There is an island just packed with shoes, toys, bags and bottles. This sounds like Utopia for (some) holidays-lovers! But reality is slightly different: it's an island made of debris; marine pollution gathered by ocean currents called the Pacific Ocean Garbage Patch.
Charles J. Moore discovered this 'island' in 1997 when returning home after competing in a sailing race. He came upon an enormous stretch of floating debris and with this, discovered The Great Pacific Garbage Patch. This "island made of garbage and plastic" has roughly the size of the state Texas and is made of approximately 3,5mln tons of trash.

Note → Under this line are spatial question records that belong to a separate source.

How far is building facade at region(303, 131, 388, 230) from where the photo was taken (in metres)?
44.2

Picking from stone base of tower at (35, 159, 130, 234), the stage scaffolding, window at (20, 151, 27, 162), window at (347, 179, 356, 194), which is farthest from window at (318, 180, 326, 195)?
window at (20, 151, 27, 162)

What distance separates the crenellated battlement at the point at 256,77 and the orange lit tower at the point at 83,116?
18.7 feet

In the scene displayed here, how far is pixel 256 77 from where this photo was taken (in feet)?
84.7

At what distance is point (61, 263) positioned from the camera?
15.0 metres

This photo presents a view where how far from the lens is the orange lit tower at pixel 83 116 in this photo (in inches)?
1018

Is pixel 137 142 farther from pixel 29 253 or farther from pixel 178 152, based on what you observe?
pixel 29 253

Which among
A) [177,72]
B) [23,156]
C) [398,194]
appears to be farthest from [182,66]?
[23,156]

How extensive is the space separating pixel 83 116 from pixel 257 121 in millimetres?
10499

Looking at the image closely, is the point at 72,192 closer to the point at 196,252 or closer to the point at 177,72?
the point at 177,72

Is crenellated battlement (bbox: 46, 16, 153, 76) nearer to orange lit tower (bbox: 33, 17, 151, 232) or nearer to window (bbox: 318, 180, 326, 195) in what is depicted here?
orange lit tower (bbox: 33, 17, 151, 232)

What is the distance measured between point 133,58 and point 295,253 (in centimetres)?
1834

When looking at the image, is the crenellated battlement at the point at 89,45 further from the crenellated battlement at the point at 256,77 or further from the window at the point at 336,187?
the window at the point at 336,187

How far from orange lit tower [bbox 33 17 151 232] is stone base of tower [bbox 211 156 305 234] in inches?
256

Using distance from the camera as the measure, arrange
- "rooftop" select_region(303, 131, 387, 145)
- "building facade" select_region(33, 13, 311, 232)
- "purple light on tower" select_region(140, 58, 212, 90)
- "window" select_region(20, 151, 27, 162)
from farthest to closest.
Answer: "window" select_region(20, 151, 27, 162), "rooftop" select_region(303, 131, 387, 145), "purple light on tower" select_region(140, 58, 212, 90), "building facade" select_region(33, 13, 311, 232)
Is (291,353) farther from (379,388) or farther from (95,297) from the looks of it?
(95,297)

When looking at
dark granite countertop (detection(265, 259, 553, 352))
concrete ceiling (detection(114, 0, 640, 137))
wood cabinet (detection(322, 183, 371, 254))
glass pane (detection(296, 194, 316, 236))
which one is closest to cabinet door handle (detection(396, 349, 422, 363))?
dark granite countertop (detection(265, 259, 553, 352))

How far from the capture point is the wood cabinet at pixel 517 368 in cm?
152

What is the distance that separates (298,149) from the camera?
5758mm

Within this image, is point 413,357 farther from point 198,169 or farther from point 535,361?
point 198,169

Great pacific garbage patch image
The question now is what to do with this "man made" island. Scooping it all out of the ocean is not an option: it would cost a fortune and would kill the wild sea life in the nets. Another problem is that plastic, when in water for a longer period of time, dissolves into very small pieces, turning into a sort of "plastic jelly" which makes it harder to retrieve it from the water. And even if we manage to get it out of the ocean, what to do with it next? And how to tackle the root cause of the issue: the enormous amount of trash, generated by all of us, finding its way to the oceans every day.
At this moment various scientists are investigating how to tackle this huge problem, but it is not that simple. And while humans are trying to find ways to deal with it, the wild life keeps eating it, thinking it is food. It kills them and parts of the trash gets back into our ecosystem. So, as long as there is no solution for this problem mr Moore is right with his comment: "You can buy certified farm produce, but no fishmonger on earth can sell you a certified organic wild-caught fish. This is our legacy."
Great pacific garbage patch picture
By the way, using less plastic and recycling more is an very easy way to do your share in stopping this island of plastic from further expansion!